> Excerpt to read:

Bush, a Friend of Africa


 By NICHOLAS D. KRISTOF
Op-Ed Columnist, New York Times
Published: July 5, 2005


Those who care about Africa tend to think that the appropriate
attitude toward President Bush is a medley of fury and contempt.

But the fact is that Mr. Bush has done much more for Africa than Bill
Clinton ever did, increasing the money actually spent for aid there
by two-thirds so far, and setting in motion an eventual tripling of
aid for Africa. Mr. Bush's crowning achievement was ending one war in
Sudan, between north and south. And while Mr. Bush has done
shamefully little to stop Sudan's other conflict - the genocide in
Darfur - that's more than Mr. Clinton's response to genocide in
Rwanda (which was to issue a magnificent apology afterward).

So as the G-8 summit meeting convenes this week, focusing on Africa,
it's worth acknowledging that Mr. Bush, and conservatives generally,
have in many ways been great for the developing world. At their best,
they bring a healthy dose of hands-on practicality to their efforts.

> Entries provided:
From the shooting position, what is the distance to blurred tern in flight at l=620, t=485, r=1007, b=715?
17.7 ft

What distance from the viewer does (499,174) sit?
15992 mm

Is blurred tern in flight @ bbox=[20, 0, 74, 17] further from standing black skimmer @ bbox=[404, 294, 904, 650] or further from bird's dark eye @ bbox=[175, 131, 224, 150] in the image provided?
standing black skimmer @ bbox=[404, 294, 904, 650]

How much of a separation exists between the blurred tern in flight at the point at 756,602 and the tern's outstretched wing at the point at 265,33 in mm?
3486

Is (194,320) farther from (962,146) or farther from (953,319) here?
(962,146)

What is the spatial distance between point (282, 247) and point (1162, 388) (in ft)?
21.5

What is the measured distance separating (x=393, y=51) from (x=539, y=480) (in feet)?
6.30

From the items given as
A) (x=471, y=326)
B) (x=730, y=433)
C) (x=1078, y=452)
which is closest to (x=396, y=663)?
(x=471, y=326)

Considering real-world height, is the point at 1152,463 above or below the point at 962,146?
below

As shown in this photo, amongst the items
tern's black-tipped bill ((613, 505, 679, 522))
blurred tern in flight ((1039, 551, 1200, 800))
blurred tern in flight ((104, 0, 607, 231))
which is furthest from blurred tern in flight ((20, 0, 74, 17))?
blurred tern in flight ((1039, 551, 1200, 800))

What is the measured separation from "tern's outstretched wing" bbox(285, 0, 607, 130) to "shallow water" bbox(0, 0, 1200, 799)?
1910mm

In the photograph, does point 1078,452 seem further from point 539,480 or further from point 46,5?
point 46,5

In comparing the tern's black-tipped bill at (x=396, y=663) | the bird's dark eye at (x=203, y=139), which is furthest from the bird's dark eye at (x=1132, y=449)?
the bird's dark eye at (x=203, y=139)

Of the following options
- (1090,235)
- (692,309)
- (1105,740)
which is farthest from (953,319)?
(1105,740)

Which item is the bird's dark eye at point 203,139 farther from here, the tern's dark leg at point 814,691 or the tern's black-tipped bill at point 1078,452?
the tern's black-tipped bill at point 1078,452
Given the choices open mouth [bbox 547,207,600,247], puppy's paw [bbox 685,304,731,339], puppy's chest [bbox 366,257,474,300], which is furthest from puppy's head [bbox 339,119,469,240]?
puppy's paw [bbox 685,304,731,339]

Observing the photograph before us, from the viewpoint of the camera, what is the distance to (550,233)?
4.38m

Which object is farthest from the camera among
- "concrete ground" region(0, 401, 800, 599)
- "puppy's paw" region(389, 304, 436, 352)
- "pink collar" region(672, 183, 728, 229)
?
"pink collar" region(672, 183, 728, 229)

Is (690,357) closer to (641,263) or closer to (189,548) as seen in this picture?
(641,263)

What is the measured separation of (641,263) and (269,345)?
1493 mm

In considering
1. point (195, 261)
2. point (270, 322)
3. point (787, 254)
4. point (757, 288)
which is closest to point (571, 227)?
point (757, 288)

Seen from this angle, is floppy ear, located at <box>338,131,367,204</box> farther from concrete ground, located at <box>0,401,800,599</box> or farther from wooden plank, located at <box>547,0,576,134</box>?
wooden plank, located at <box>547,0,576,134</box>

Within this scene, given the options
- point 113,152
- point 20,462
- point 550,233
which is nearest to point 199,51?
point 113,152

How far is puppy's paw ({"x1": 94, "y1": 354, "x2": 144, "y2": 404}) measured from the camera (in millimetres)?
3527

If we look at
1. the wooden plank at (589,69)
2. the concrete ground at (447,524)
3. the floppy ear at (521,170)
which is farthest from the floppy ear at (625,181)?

> Assigned task 1: What does the op-ed on Bush and Africa call Mr. Bush's crowning achievement?
> Assigned task 2: Write a continuation of the op-ed on Bush and Africa, starting after its last sentence.
The rows aren't needed for anything here.

> Exercise answer 1: Ending one war in Sudan, between north and south.

> Exercise answer 2:
The liberal approach to helping the poor is sometimes to sponsor a
U.N. conference and give ringing speeches calling for changed laws
and more international assistance.

In contrast, a standard conservative approach is to sponsor a
missionary hospital or school. One magnificent example is the Addis
Ababa Fistula Hospital, where missionary doctors repair obstetric
injuries that have left Ethiopian women incontinent.

Liberals also often focus on changing laws, but in a poor country,
the legal system is often irrelevant outside the capital. Sudan, for
example, banned female genital mutilation back in 1957; since then,
the practice has expanded steadily. Sure, lobbying for better laws is
important, but it's usually much more cost-effective to vaccinate
children or educate girls. Nobody gets more bang for the buck than
missionary schools and clinics, and Christian aid groups like World
Vision and Samaritan's Purse save lives at bargain-basement prices.

Liberals may also put too much faith in aid itself. What Africa needs
most desperately are things it can itself provide: good governance, a
firmer neighborhood response to genocide in Sudan, and a collective
nudging of Robert Mugabe into retirement.

Plenty of studies have shown that aid usually doesn't help people in
insecure, corrupt or poorly governed nations. Indeed, aid can even do
harm, by bidding up local exchange rates and hurting local
manufacturers.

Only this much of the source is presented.